Mechatro Wego : Plamo et robots mignons
À l’écart des puissants engins de guerres robotiques auxquels le maquettisme japonais nous a habitué, une gamme de robots ronds et inoffensifs fait son bonhomme de chemin depuis maintenant 10 ans. Ce sont les Mechatro Wego, et ils sont au cœur de cet article.
Le Plamo vous dites ?
Maquettisme, Plamodel, Plamo
Avant de parler d’une gamme en particulier, faisons un point sur le maquettisme au Japon et, plus spécifiquement, sur le maquettisme à base plastique.
Abrégé en Plamo ou en Plamodel (Plastic Model), cette activité consiste en la construction de modèles réduits d’objets divers, allant de personnages d’animés jusqu’aux véhicules de la vie de tous les jours, en passant bien sûr par les robots géants. Pour ce faire, on a sous la main un kit (généralement sous forme d’une boîte en carton illustrée) renfermant plusieurs « grappes » composées d’une multitude de pièces liées entre elles et numérotées. À l’aide d’une petite pince à découper (ou de ses doigts pour les plus courageux) on va ensuite détacher certaines pièces pour les assembler entre elles en suivant le manuel fourni dans le kit. D’autres étapes peuvent se rajouter pour les plus perfectionnistes, comme le limage des pièces pour éviter les imperfections, le traditionnel collage de stickers demandant une précision inhumaine, le « panel lining » (le fait de souligner les lignes de structures de la maquette à l’aide d’encre), voire même la peinture de la construction ou la customisation. Cette dernière étape de customisation peut aller très loin et donne régulièrement lieu à des concours entre professionnels de l’art du maquettisme.
Le Plamo se distingue des simples figurines ou des action figures par l’étape de l’assemblage de l’objet qui est bien plus complexe qu’un emboîtage rapide de pièces déjà montées, comme sur les Nendoroide de chez Goodsmile par exemple.

## Consigne
Poursuivez l'article sur les Mechatro Wego et le plamo ci-dessus, à partir de sa dernière phrase.

## Informations fournies
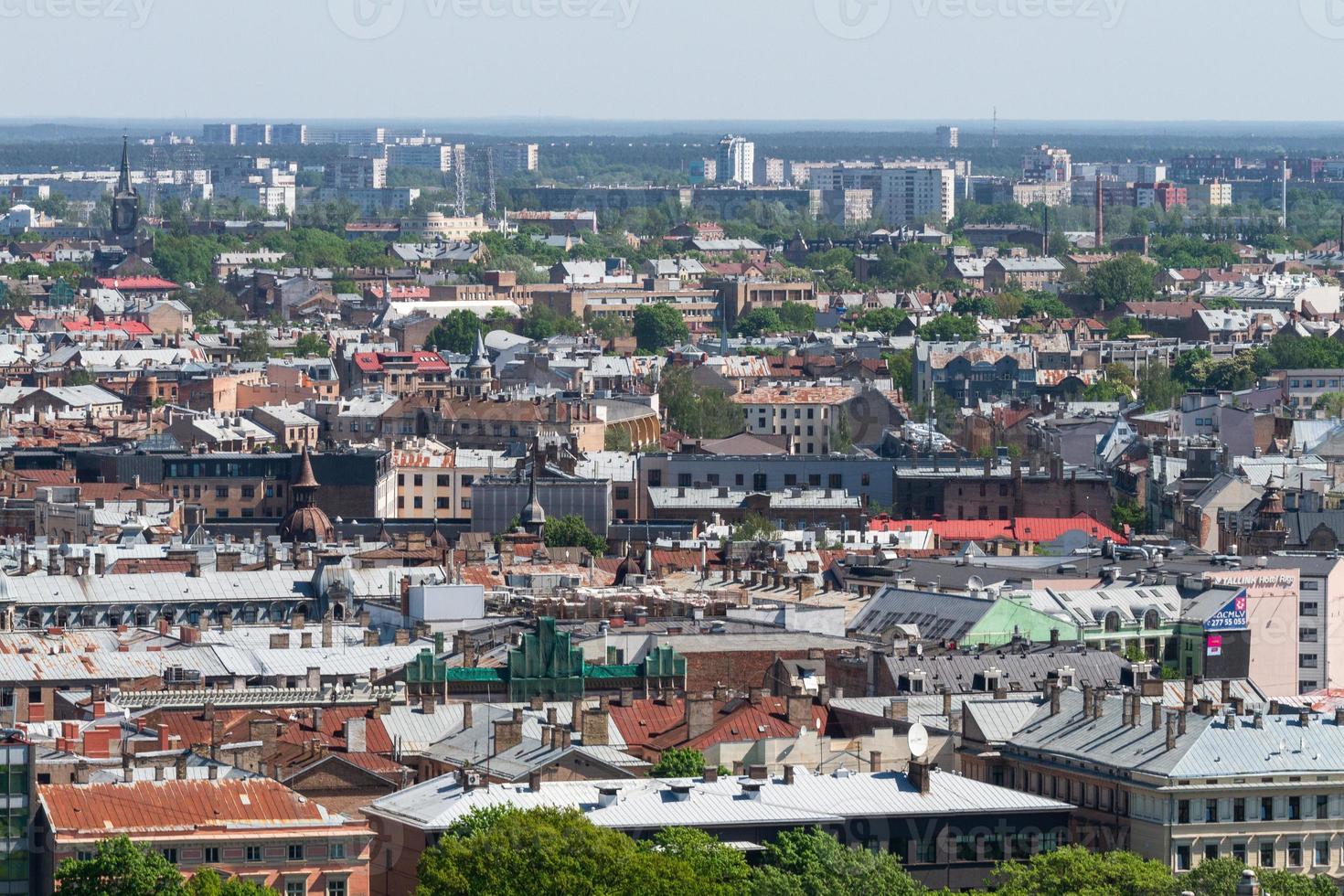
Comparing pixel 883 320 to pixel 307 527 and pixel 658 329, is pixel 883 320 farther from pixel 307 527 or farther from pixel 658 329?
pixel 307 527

## Résultat
Gunpla et les autres maquettes venant de licences
Plutôt que Plamo, vous connaissez sûrement le mot Gunpla pour décrire le maquettisme plastique. Cependant, utiliser ce mot pour rassembler toute la discipline serait un abus de langage. Gunpla est en effet la contraction de Gundam et de Plastic Model et ne concerne ainsi que les produits édités par Bandai et appartenant à cette licence précise. Mais il serait dur d’en vouloir à quelqu’un pour cette approximation car les kit de Plamo sont grandement composés et vendus grâce aux licences qu’ils représentent. Si la franchise Gundam et ses Gunpla sont les plus connus chez nous, Bandai ne s’arrête pas à cette licence et aux robots géants : la firme produit tout un tas de maquettes tirées de tous les horizons. On peut citer dans les animés populaires One Piece, Dragon Ball, Sailor Moon, ou bien dans le registre du tokusatsu Kamen Rider, Ultraman et les Super Sentai. Plus surprenant, des studios comme Ghibli ont aussi leur gamme de Plamo chez Bandai. Mais arrêtons-nous ici, la firme possède tellement de mastodontes de l’animation, de la série et du jeux-vidéo que citer même les plus importants prendrait une bonne partie de l’article.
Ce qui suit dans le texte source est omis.